Глава 6

Я подняла на принца глаза. Нас обоих ждала безрадостная перспектива, и я пыталась осмыслить, правильно ли поступаю, вверяясь Конду.

– Скажи, как ты собираешься всему этому противостоять? Хитрому императору, мерзкому дядюшке, сильной армии, которая молниеносно справилась с вашими рыцарями, а теперь покоряет Восток и бьется с тварями? Ты, не имеющий ни поддержки, ни денег, прячущийся по монастырям, а теперь собирающийся переодеться женщиной? По силам ли тебе ноша?

Конд тряхнул головой. Глаза его наполнились гневом.

Я шумно выдохнула. До боли в легких. И сосчитала до десяти. Только так я могла погасить поднимающуюся во мне панику, которую можно описать одной фразой: «Мы все умрем». За кем я пошла? За мечтателем, который и себя не защитит?

Кое–как вернув самообладание, я взяла второй табурет и села напротив черного, как туча, Конда. Наши колени соприкасались.

– Ладно. Не будем дуться. Мы оба хотим выжить. Только объясни мне, пожалуйста, что ты намерен делать дальше? Что предстоит мне, помимо того, что однажды я прикинусь мертвой. И еще я хочу гарантий, что ты меня не бросишь.

– Я не могу рассказать тебе, что собираюсь делать.

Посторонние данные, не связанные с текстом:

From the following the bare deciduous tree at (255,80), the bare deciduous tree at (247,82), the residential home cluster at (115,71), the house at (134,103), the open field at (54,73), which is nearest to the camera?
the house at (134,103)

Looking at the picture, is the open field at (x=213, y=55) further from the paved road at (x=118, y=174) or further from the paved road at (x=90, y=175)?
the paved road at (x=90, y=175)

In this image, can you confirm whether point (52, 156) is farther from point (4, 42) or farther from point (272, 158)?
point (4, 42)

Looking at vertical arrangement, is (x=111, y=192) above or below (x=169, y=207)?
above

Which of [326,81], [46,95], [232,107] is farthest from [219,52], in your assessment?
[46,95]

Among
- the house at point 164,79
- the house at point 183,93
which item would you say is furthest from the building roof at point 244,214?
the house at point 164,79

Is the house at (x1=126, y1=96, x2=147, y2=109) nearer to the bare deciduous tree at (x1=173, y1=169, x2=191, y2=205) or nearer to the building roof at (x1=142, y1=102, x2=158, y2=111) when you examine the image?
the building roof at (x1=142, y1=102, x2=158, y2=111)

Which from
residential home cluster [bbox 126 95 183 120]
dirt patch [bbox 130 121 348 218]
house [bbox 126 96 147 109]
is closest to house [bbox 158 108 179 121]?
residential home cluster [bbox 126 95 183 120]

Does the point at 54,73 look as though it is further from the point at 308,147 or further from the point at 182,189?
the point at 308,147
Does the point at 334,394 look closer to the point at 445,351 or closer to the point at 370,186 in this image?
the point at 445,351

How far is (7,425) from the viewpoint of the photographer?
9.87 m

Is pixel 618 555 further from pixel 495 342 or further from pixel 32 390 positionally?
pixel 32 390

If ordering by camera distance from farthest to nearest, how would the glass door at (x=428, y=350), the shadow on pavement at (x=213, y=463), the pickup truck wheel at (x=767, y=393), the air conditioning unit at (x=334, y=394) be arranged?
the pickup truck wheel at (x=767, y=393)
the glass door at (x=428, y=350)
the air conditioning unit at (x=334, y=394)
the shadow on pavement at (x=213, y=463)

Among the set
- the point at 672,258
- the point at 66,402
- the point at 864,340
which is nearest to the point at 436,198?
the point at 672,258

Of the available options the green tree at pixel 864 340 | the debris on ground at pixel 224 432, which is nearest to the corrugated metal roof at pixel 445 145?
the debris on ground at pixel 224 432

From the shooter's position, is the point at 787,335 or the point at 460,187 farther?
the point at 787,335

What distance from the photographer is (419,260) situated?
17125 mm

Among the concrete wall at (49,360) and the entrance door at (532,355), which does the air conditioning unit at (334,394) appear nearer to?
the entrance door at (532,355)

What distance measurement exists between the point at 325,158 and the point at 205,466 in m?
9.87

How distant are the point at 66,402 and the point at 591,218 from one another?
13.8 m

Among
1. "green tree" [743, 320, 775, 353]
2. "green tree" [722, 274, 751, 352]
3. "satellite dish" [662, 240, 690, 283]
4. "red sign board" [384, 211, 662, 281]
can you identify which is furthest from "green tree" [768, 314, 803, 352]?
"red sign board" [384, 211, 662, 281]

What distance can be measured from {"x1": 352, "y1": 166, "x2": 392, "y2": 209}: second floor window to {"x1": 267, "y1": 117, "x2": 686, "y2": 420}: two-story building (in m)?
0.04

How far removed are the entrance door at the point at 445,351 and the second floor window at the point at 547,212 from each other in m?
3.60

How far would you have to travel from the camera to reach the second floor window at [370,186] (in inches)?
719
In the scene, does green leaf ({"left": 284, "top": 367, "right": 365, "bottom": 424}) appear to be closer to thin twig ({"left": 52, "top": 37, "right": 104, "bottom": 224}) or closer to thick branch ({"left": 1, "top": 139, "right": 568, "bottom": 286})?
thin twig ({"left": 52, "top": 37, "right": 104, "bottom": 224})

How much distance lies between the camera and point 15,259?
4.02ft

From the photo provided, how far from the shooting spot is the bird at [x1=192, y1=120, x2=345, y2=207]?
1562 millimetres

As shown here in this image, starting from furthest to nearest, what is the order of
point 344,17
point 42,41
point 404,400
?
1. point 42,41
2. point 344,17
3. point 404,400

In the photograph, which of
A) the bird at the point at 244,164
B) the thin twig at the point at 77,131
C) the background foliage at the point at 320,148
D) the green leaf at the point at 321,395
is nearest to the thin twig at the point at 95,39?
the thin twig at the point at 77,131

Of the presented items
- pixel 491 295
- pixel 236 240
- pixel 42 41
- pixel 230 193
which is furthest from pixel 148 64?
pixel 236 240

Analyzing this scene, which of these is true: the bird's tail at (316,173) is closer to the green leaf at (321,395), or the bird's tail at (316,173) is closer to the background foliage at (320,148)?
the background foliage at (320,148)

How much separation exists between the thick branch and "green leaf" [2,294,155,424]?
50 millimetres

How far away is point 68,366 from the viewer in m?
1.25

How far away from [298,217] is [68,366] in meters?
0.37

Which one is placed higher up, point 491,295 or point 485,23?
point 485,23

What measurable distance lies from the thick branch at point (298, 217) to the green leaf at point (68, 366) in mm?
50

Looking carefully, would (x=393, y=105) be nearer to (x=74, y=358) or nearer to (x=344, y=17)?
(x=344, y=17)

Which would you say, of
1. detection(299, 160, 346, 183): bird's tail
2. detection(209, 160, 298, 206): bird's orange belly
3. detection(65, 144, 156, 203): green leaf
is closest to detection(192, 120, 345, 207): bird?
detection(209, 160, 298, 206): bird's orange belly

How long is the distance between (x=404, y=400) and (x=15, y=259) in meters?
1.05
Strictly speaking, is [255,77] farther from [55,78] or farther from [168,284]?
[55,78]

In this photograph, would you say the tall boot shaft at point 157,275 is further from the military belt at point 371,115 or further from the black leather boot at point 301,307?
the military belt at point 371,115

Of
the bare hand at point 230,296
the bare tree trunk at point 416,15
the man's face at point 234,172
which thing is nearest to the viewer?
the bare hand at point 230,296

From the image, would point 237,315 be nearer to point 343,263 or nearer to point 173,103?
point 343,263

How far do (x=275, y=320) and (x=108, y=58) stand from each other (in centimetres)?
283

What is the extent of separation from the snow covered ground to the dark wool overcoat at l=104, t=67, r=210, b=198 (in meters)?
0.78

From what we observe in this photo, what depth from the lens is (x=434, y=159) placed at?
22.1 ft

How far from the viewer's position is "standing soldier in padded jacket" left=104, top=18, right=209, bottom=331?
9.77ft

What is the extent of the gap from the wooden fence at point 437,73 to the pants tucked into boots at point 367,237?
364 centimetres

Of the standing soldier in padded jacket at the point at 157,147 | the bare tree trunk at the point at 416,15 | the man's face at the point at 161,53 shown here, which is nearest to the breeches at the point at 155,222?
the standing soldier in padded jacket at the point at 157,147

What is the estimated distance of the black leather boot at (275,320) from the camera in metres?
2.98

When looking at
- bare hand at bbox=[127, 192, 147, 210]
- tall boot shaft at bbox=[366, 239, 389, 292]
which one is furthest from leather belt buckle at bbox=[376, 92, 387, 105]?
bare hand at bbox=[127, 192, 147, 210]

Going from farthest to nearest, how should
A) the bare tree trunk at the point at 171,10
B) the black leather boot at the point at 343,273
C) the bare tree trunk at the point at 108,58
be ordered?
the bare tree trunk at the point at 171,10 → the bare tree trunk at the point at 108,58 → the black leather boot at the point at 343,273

Не злись. Простая мера предосторожности. Тебе могут развязать язык…

– Будут пытать?

– Необязательно. В постели многие начинают болтать. Особенно, если влюблены.

– Как ты можешь так говорить?

– Это жизнь, Аня. А по поводу гарантий – даю слово Корви. Не брошу.

Я кисло улыбнулась.

Конд вздохнул и полез за шиворот. Вытащил болтающийся на цепочке овальный медальон и разъединил его на две части – круг и полукольцо.

– Это символы наших светил. Вераст я оставлю себе, а Тигул отдам тебе.

Я взяла полумесяц и повертела его в пальцах. Я знала, как называются местные светила, но привычно продолжала именовать их солнцем и луной.

– И что дает мне владение Тигулом?

– Я могу доказать, что я настоящий принц Корви только предъявив полный кулон. Смотри.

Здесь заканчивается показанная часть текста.